▶ DATA TO PROCESS:
=-=-=-=-=

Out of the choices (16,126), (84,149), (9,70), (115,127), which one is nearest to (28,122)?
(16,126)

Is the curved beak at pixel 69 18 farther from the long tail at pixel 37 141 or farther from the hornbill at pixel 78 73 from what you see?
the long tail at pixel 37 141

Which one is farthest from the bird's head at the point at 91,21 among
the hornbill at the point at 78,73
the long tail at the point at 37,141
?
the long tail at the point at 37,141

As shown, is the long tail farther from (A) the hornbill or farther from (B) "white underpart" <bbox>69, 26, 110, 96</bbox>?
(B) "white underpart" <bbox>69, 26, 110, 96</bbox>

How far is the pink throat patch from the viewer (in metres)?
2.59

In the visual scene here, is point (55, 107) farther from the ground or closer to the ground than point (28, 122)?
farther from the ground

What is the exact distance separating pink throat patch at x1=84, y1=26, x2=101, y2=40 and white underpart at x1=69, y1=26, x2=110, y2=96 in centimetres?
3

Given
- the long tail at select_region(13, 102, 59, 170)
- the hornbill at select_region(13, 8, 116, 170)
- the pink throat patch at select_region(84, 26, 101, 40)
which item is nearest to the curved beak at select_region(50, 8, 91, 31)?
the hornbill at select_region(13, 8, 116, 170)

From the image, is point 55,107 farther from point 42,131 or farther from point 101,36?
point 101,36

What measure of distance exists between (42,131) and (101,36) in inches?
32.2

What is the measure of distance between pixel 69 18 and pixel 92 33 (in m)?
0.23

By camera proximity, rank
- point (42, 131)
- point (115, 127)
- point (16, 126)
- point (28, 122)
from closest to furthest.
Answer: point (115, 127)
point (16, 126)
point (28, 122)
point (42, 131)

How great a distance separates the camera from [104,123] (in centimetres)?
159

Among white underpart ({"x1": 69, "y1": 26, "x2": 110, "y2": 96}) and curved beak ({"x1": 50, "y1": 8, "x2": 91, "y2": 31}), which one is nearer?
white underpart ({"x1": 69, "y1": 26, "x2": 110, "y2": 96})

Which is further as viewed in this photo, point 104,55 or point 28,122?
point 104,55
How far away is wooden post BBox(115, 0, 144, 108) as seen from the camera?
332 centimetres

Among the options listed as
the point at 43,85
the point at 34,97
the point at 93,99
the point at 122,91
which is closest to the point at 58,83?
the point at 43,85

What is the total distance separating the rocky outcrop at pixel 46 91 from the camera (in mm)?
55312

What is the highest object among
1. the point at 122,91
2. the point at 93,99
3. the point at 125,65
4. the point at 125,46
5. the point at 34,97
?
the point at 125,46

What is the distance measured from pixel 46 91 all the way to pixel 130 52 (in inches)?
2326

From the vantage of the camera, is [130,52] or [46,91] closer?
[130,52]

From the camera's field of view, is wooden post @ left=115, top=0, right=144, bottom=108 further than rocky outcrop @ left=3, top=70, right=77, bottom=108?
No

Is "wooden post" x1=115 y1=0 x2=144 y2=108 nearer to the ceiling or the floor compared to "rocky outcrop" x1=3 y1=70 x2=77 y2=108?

=-=-=-=-=

▶ GIVEN REQUEST: Faithfully transcribe the whole of the data.

▶ THE ANSWER:
Out of the choices (16,126), (84,149), (9,70), (115,127), which one is nearest to (28,122)?
(16,126)

Is the curved beak at pixel 69 18 farther from the long tail at pixel 37 141 or farther from the hornbill at pixel 78 73 from what you see?
the long tail at pixel 37 141

Which one is farthest from the bird's head at the point at 91,21 among
the hornbill at the point at 78,73
the long tail at the point at 37,141
?
the long tail at the point at 37,141

As shown, is the long tail farther from (A) the hornbill or farther from (B) "white underpart" <bbox>69, 26, 110, 96</bbox>?
(B) "white underpart" <bbox>69, 26, 110, 96</bbox>

How far is the pink throat patch from the viewer (in metres)?
2.59

In the visual scene here, is point (55, 107) farther from the ground or closer to the ground than point (28, 122)?
farther from the ground

What is the exact distance separating pink throat patch at x1=84, y1=26, x2=101, y2=40 and white underpart at x1=69, y1=26, x2=110, y2=96 in centimetres?
3

Given
- the long tail at select_region(13, 102, 59, 170)
- the hornbill at select_region(13, 8, 116, 170)
- the pink throat patch at select_region(84, 26, 101, 40)
which item is nearest to the curved beak at select_region(50, 8, 91, 31)?
the hornbill at select_region(13, 8, 116, 170)

From the image, is point 55,107 farther from point 42,131 or farther from point 101,36?
point 101,36

What measure of distance exists between (42,131) and (101,36) in inches?
32.2

What is the measure of distance between pixel 69 18 and pixel 92 33 (in m)?
0.23

By camera proximity, rank
- point (42, 131)
- point (115, 127)
- point (16, 126)
- point (28, 122)
from closest to furthest.
Answer: point (115, 127)
point (16, 126)
point (28, 122)
point (42, 131)

How great a distance separates the camera from [104,123] (in centimetres)?
159

Among white underpart ({"x1": 69, "y1": 26, "x2": 110, "y2": 96}) and curved beak ({"x1": 50, "y1": 8, "x2": 91, "y2": 31}), which one is nearer?
white underpart ({"x1": 69, "y1": 26, "x2": 110, "y2": 96})

Which is further as viewed in this photo, point 104,55 or point 28,122?
point 104,55
How far away is wooden post BBox(115, 0, 144, 108) as seen from the camera?
332 centimetres

Among the options listed as
the point at 43,85
the point at 34,97
the point at 93,99
the point at 122,91
which is closest to the point at 58,83?
the point at 43,85

What is the total distance separating the rocky outcrop at pixel 46 91 from the camera (in mm)?
55312

What is the highest object among
1. the point at 122,91
2. the point at 93,99
3. the point at 125,65
4. the point at 125,46
5. the point at 34,97
?
the point at 125,46

What is the distance measured from pixel 46 91 all the way to pixel 130 52 (in inches)?
2326

From the vantage of the camera, is [130,52] or [46,91] closer?
[130,52]

From the camera's field of view, is wooden post @ left=115, top=0, right=144, bottom=108 further than rocky outcrop @ left=3, top=70, right=77, bottom=108?
No

Is "wooden post" x1=115 y1=0 x2=144 y2=108 nearer to the ceiling or the floor compared to "rocky outcrop" x1=3 y1=70 x2=77 y2=108?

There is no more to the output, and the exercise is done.